On September 11, 2001, the United States was attacked by terrorists who hijacked planes and flew them directly into the World Trade Center towers in New York City. This event shaped much of recent history, and had impacts ranging from being a root cause for a war over “Weapons of Mass Destruction” that did not exist to a total overhaul over safety proceedings in airports. The attacks of 9/11 are not an unknown event to any American, and probably not to most people across the globe. The impacts of this event are felt every day, but in some ways go unnoticed. 9/11 did more than make you have to go through a metal detector at the airport and give the US a reason to invade Iraq under the guise of a War on Terror.
9/11 also had a direct impact on popular culture and opened the door for a new arena of propaganda from the US military: sports. The moment President Bush threw out the first pitch in New York when baseball came back in 2001, military propaganda had entered the world of sport and was there to stay. F-16 flyovers and military reunions are commonplace these days at sporting events. Games are sponsored by the Army or USAA and the Navy Federal Credit Union. The MLB All Star game features Medal of Honor ceremonies and montages of war films. Commercials calling people to “be more than themselves” and join a branch of the military air almost exclusively in-between snaps of football games. There is an Unlikely Connection between 9/11, and the transformation of American sport into a propaganda arm of the United States armed forces.
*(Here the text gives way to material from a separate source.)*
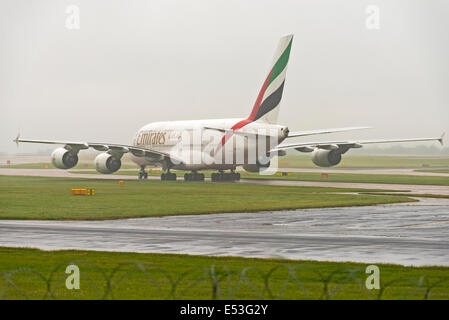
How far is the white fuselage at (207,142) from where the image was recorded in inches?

Here is a link to the podcast audio:
https://soundcloud.com/williambrown2k/a-terrorist-attack-and-a-new-form-of-propaganda/s-5FMURXo4trt
The connection between 9/11 and sports might be an uncomfortable one to confront for many Americans. I am the son of an immigrant mother, and even with all this nation’s faults, I am proud to be an American. But, to me pride in your nation means you want to help it grow and become better, and not that you love it in spite of its faults and that you pretend they don’t exist. The hyper-patriotism bordering on nationalism that the connections between corporate interests, military propaganda, and sport creates is a dangerous path forward. This macho Americanism is increasingly becoming the default definition of what it means to be “American.” The national narrative is being coopted by a military that wants young male sports fans to enlist, and corporations that leech of these intentionally nationalistic tendencies to be “troop friendly” and “real American brands.” We see a pretty picture of what it means to be in the military, and we don’t see the cost: death, disfigurement, displacement of innocent people in foreign lands, and forever wars that benefit the ultra-rich at the expense of those the propaganda aims to recruit. So, there is an Unlikely Connection between a terrorist attack and the shifting of sport from national pastime to propaganda machine, and this connection has led, and will continue to lead, America down a dangerous path in which we will continue to elect strong-man presidents that pander to the xenophobic and nationalistic public that this propaganda creates.